> **List of tasks**
A. From the forum thread on unit pricing, return the passage word for word, starting with "## BillK (18" and going on through "of pricing before.".
B. Write the next part of the forum thread on unit pricing, continuing on from its final sentence.

> **Excerpted text**
◇ ◇ ◇
# If a retailer is not showing unit pricing SI 639 2002 who do you report it to?



## ajapale (18 Feb 2008)

Under consumer protection leglislation retrailers are obliged to display unit prices in most cases. The following is from the citizens advice webpage:



> *Unit pricing*
> 
> Unit pricing is a useful tool for comparing prices.
> 
> ...


I have come accross some daft application of the regulations recently.

1)Sam McCauley (chemists chain) have a pack of three NUK (250ml) babies bottles and instead of displaying the price per bottle they display the price per litre!

2)Boots the Chemist sell huggies nappies in packs of 64 and instead of displaying the price per nappy they display the price per kilo!

Has anyone else come up with similar examples?


----------



## BillK (18 Feb 2008)

*Re: Unit Pricing: Some daft examples!*

Mrs K bought some sausages in Tesco the other day which were only priced per sausage - she had to specify how many she wanted rather than a particular weight.
I suppose this could have advantages, but I had never heard of that method of pricing before.


----------



## rmelly (19 Feb 2008)

*Re: Unit Pricing: Some daft examples!*

I would have said each of these is fine as long as all similar products follow the same approach to allow valid comparison. The idea is you don't need to make additional calculations where the quantities/sizes differ.

Take the following example for cans of soup:

3 pack of Soup X, 500 ml x 3, costs EUR 2.25
2 pack of Soup Y, 750 ml x 2, costs EUR 2.00

Which is better value? What good is a price per can here if the units are not of comparable size?

Whereas a price per liter would be useful here.


----------



## ajapale (9 Apr 2009)

*Re: Unit Pricing: Some daft examples!*

If a retailer is not showing unit pricing who do you report the matter to?

In the case of nappies (yes nappies again!) the standard display shows the unit price but the special offer display just shows the price per box.
◇ ◇ ◇
> **Source data**
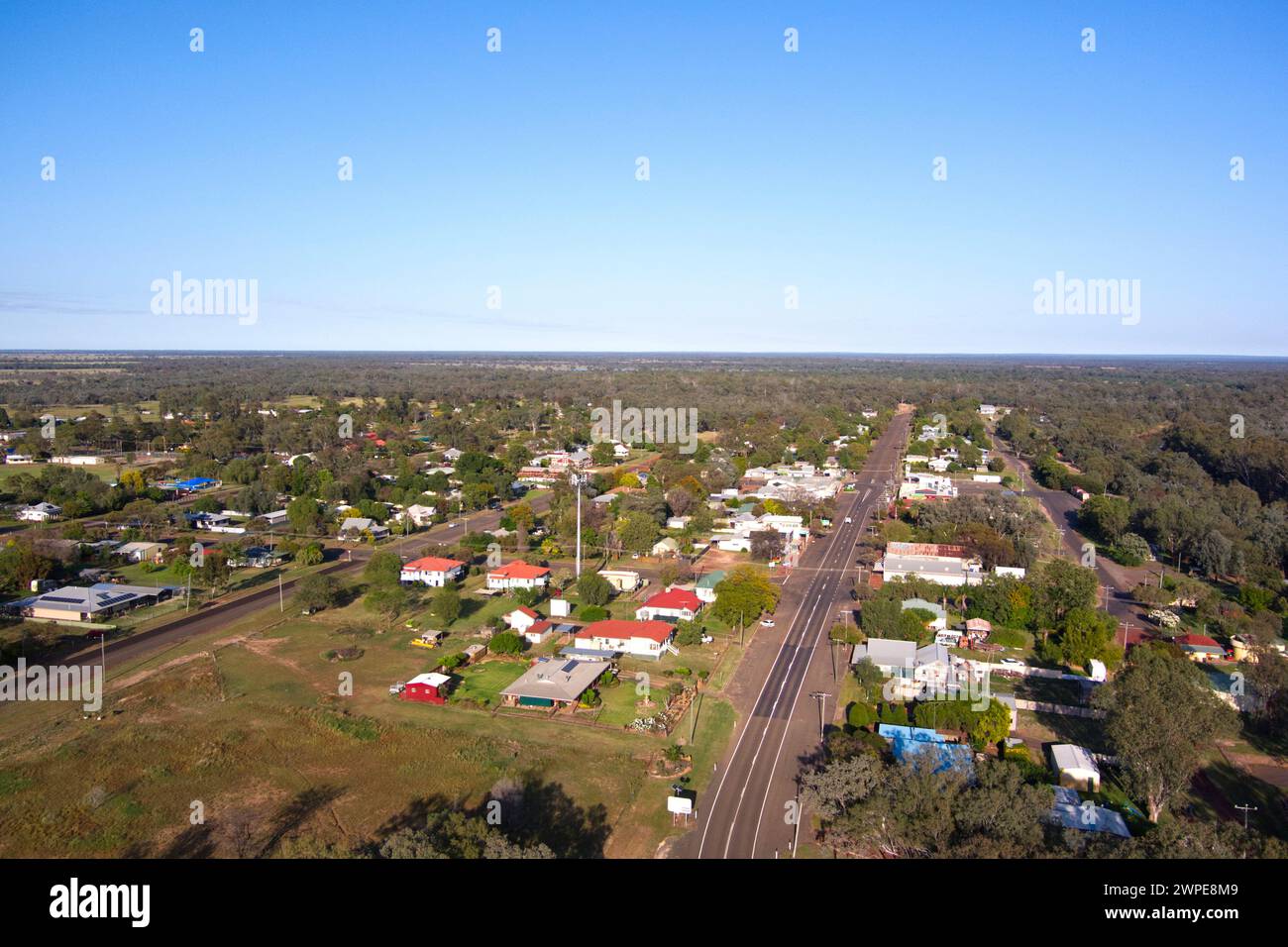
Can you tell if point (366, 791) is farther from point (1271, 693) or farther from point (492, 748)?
point (1271, 693)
◇ ◇ ◇
> **The answers**
A.
## BillK (18 Feb 2008)

*Re: Unit Pricing: Some daft examples!*

Mrs K bought some sausages in Tesco the other day which were only priced per sausage - she had to specify how many she wanted rather than a particular weight.
I suppose this could have advantages, but I had never heard of that method of pricing before.

B.
Huggies (and Pampers) seem to have really odd numbers of nappies in a box and also very odd price points. If you have a calculator then the prices can vary from about 18c to 30c. This goes for Dunnes, Tesco, SQ and Supervalue.

Very often the large boxes represent worse value thant the small packs.


----------



## sam h (9 Apr 2009)

*Re: Unit Pricing*

This is a real bug bear for me also.  I do most of my shopping in Tesco & I notice toilet paper could be priced as per roll or per kg or per sheet.

Eggs (don't think they do a price per egg) - it's cheaper to buy 6 medium eggs than 12.


----------



## z107 (24 Nov 2009)

> If a retailer is not showing unit pricing who do you report the matter to?


The retailer.
They can then remedy the situation.


----------



## Brendan Burgess (24 Nov 2009)

The National Consumer Agency



> *How to contact us*
> 
> *The quickest way to get an answer to your query is to call **our Consumer helpline on* *Lo-call 1890 432 432
> *
> ...


----------



## ajapale (27 Nov 2009)

Thanks Brendan,

Make a consumer complaint  Call our helpline:* 1890 432 432* or *(01) 402 5555* 

from their website:


> *Unit pricing*
> 
> Some products are covered by "unit pricing" rules. Many products sold by groceries, supermarkets and shops are sold by weight, volume or measure, and unit pricing means you must display not only the product's actual selling price, but its unit price too.
> The unit price is the price for a given quantity of the product (e.g. the price for a litre or kilo of the product).
> ...


----------



## mercman (27 Nov 2009)

What is a consumer supposed to do when no prices are displayed at all. Butcher Shops in the west of Ireland have this knack of having no prices on a vast range of their meat products, which is very annoying. Very hard to do price comparisons when two butcher shops have no prices displayed.


----------



## ajapale (25 Apr 2012)

Are butchers exempt from the unit pricing regulation? Like mercman I often see 10 chicken fillets for €10 with no reference to the weight or average weight.


----------



## GDUFFY (25 Apr 2012)

I used to have to price rolls of Sellotape in the unit price and the price per metre.


----------



## JamesMorgan (25 Apr 2012)

ajapale said:


> Are butchers exempt from the unit pricing regulation? Like mercman I often see 10 chicken fillets for €10 with no reference to the weight or average weight.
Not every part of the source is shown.